CHAPTER V
PARENTHOOD AMONG BIRDS
WITH FURTHER EXAMPLES OF GOOD FATHERS

“Prais’d be the fathomless universe,

For life and joy, and for objects and knowledge curious.”

Walt Whitman.

Two things I have been anxious to bring out prominently in the foregoing chapters: that parental behaviour among the insects, reptiles and fishes presents us with a bewildering diversity of aspects—in particular, that the instinct of caring for the young is not fixed in the mother, but may be transferred from her to the father; and further, that all parental sacrifice, though often unconsciously expended to maintain the well-being of the family, is of direct benefit to the parent who bestows it, and is the surest means of developing and brightening such a parent’s individual intelligence.

Now, I wish to elaborate and establish these two propositions with further examples in order that they may be laid hold of and firmly grasped as indubitable facts; and then we may come to see and understand the significance to ourselves of these unusually devoted fathers, which are found, and that not infrequently, among all classes of pre-human parents.

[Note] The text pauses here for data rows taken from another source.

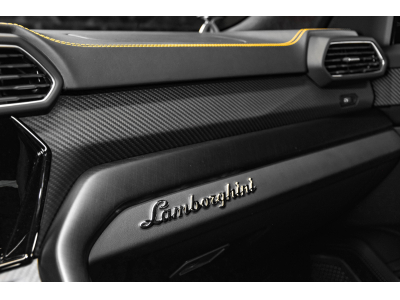 Lamborghini Urus S V8 - GRIGIO KERES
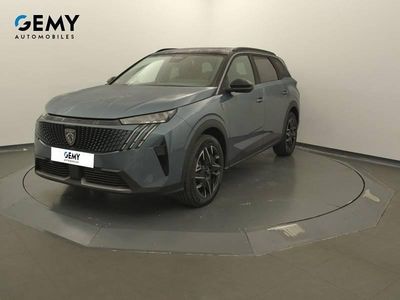 Occasion Peugeot 5008 GT 136 ch (100 kW) 2024 Monospace
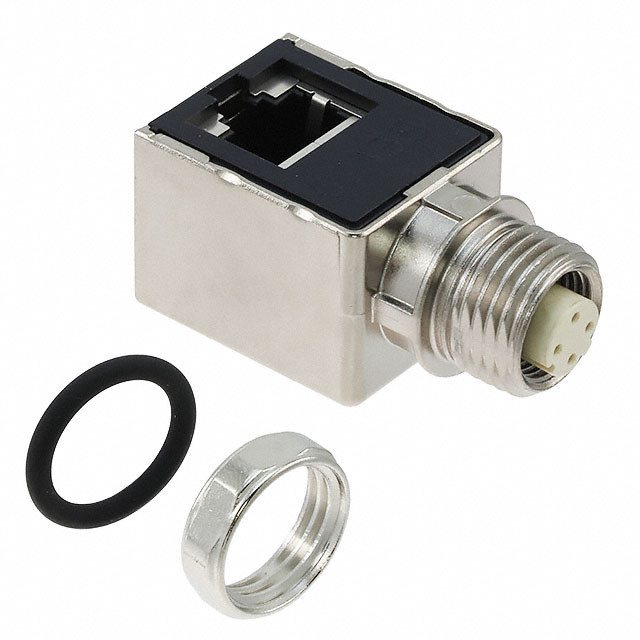 21033814401 HARTING  Between Series Adapters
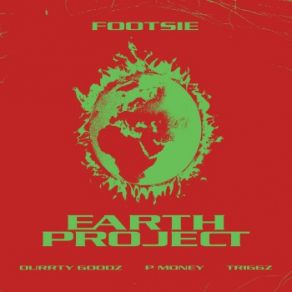 Download track Ride Round FootsieTriggz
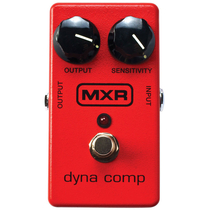 Dunlop MXR M102 Dyna Comp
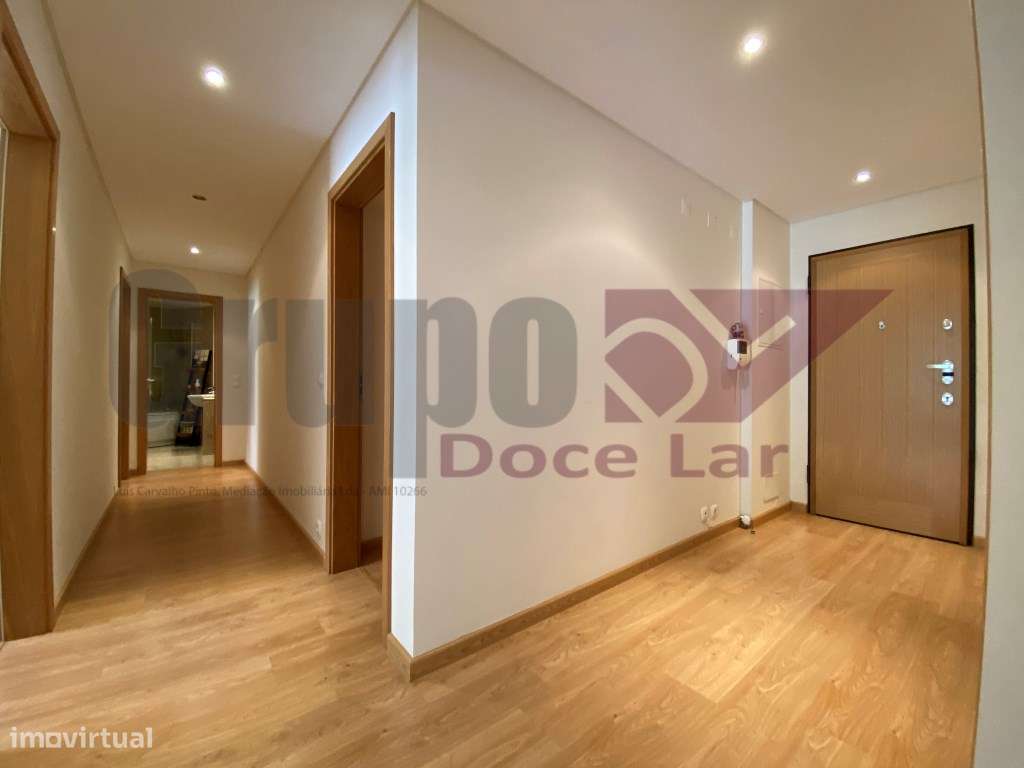 Apartamento T3 com Piscina e Jacuzzi em Sesimbra-6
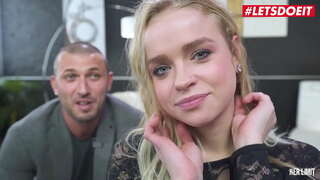 LETSDOEIT - ਅਲੈਕਸਾ Flexy - ਭਾਵੁਕ ਡੈਡੀ ਪਿਛੋਕੜ ਦੀ ਚੁਦਾਈ ਤੀਬਰ ਉਸ ਦੇ ਪਰੈਟੀ ਸੋਹਣੀ ਕੁੜੀ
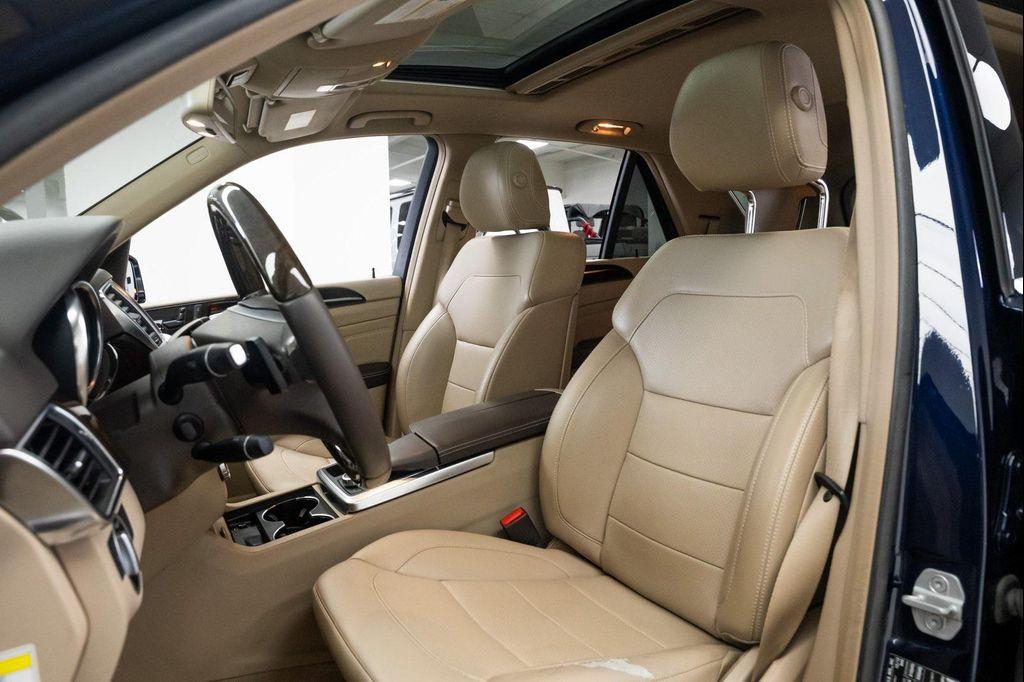 used 2013 Mercedes-Benz M-Class car, priced at $9,990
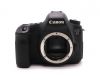 Canon EOS 6D body в упаковке (пробег 43705 кадров)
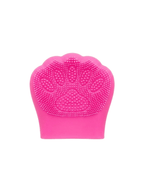 Silicone Finger Handle Face Cleansing Brush – Manual Scrubbing & Massaging Tool - The Nexa Shop
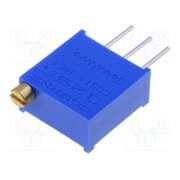 3296W-1-204LF Potentiometer: mounting; multiturn; 200kΩ; 500mW; THT; ±10%; linear WIaAUj_NsYslFn64EusABWtn8mqfs0hDU_VV4Agqv0A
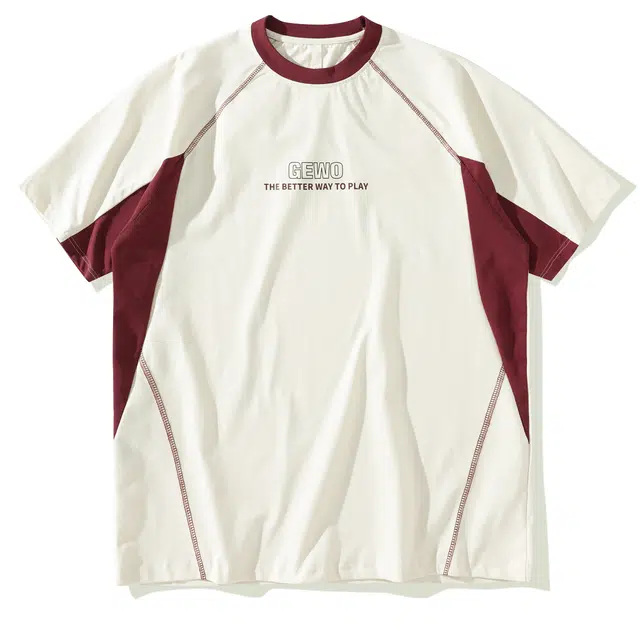 GEWO logo T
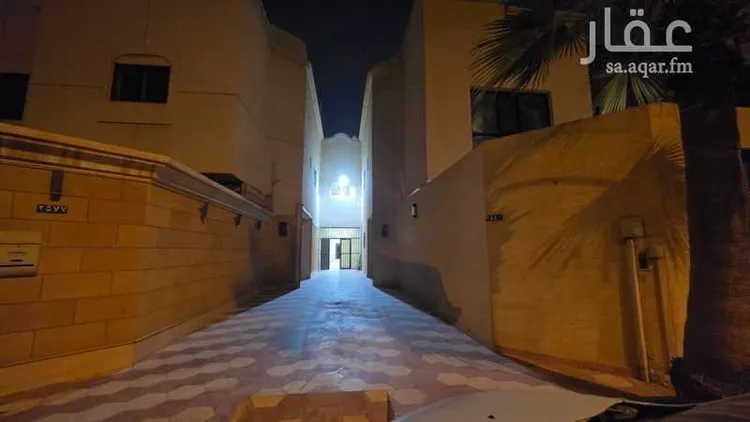 شقة للبيع في شارع الضريب, حي قرطبة, مدينة الرياض, منطقة الرياض 7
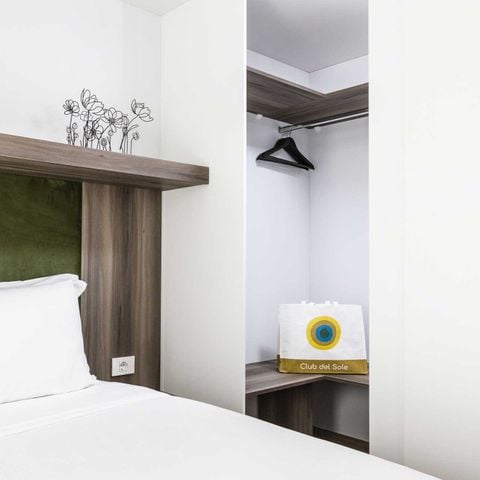 Lodge 2 persons - Suite Terrae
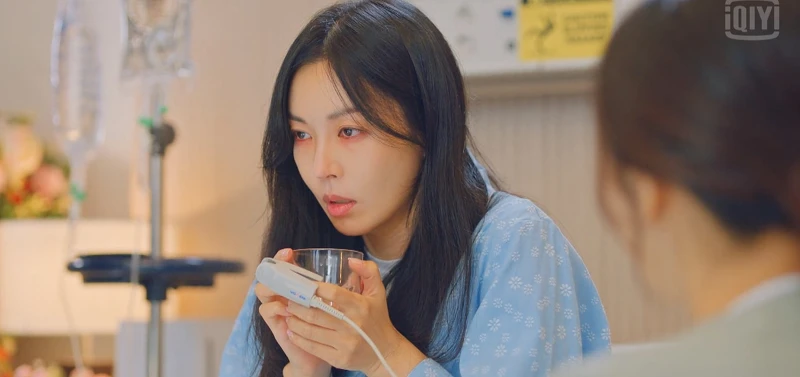  《上流戰爭3》第12集血債血還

The varied behaviour of bird-parents—more especially of the males—furnishes just the kind of evidence we need. There are several cases known, and I believe there must be others as yet unrecorded, wherein the conduct and, indeed, the whole character of the two sexes is reversed. Here the females, driven it would seem by a fierce sex-hunger, do the courting and fight one another as rivals for the males, while the males undertake all the family duties of incubation and brooding and the feeding of the young.